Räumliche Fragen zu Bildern
++++++++

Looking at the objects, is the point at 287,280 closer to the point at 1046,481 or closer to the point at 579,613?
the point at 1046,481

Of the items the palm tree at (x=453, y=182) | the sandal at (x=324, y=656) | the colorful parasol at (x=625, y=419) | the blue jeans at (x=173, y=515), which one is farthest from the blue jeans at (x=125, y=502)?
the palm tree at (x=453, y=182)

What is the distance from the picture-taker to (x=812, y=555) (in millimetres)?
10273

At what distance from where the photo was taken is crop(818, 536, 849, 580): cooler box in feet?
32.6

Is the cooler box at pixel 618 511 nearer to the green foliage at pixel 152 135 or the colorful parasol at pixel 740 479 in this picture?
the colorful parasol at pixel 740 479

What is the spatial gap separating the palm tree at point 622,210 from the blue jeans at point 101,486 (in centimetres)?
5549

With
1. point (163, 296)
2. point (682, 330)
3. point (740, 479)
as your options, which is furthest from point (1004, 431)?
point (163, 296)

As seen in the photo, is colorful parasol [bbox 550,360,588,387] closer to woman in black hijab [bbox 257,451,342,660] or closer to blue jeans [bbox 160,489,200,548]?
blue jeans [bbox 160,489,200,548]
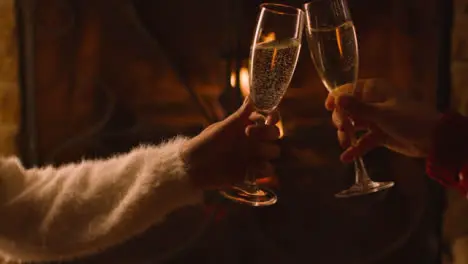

++++++++

*WAS BENÖTIGT WIRD:* Wandle die Daten, beginnend mit der Zeile mit „As seen in the“ (einschließlich) und weiter bis zum Ende der Daten, in eine CSV mit den zwei Spalten „eingabe“ und „ausgabe“ um: je Zeile ein Text und seine Antwort, jedes Feld in Anführungszeichen, Zeilenumbrüche durch Leerzeichen ersetzt. Lass die Bilder in der Antwort weg.

*ERGEBNIS FOLGT:*
eingabe,ausgabe
"As seen in the photo, is colorful parasol [bbox 550,360,588,387] closer to woman in black hijab [bbox 257,451,342,660] or closer to blue jeans [bbox 160,489,200,548]?","blue jeans [bbox 160,489,200,548]"